Ecosystem services and disservices in urban Bangladesh and Tanzania (ESPA)
A comparison of green and water structures in urban Bangladesh and Tanzania (EcoPoor)
Access to safe drinking water and well-drained land are essential water ecosystem services for urban populations. Urban green structures offer the fundamental services of shelter, fuel, food, nutrition, protection from extreme weather, and pollution retention. Informal settlements in urban areas usually lack access to these ecosystem services.
They are often located in risky environments such as floodplains and can be situated in close proximity to polluted and degraded areas such as open sewers and drains, industrial establishments, landfills and rubbish tips. Inadequate sanitation and waste disposal can also be commonplace.

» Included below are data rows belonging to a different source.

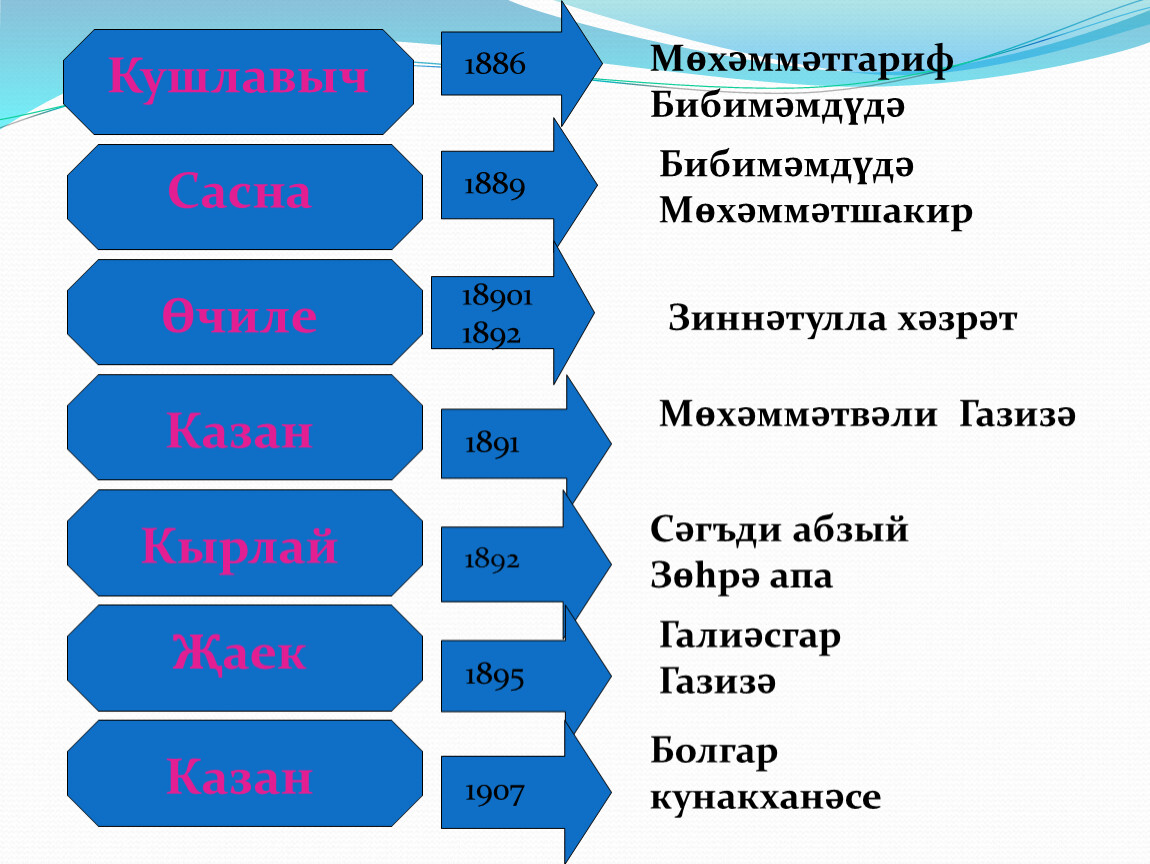 Кушлавыч

1886

Мөхәммәтгариф Бибимәмдүдә

Сасна

1889

Бибимәмдүдә Мөхәммәтшакир

Өчиле

18901 1892

Зиннәтулла хәзрәт

Казан

1891

Мөхәммәтвәли Газизә

Кырлай

1892

Сәгъди абзый Зөһрә апа

Җаек

1895

Галиәсгар Газизә

Казан

1907

Болгар кунакханәсе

Collective action and co-production are essential building blocks of local institutional arrangements that are needed to successfully and sustainably expand access to basic services for the urban poor. This research will explore co-production and collective action in Dhaka (Bangladesh) and Dar Es Salaam (Tanzania), focusing on services derived, and disservices resulting, from two important ecosystems: urban green and water structures.
The project will identify the institutional frameworks that enable the urban poor to improve their wellbeing through improving their access to services and preventing urban green and water ecosystem disservices.
James Rothwell is Co-I on the project alongside Clive Agnew, David Hulme and Adisa Azapagic at The University of Manchester. The project is led by Dr Manoj Roy (Lancaster University), with country coordinators and Co-Is; Ferdous Jahan (Bangladesh), and Riziki Shemdoe (Tanzania).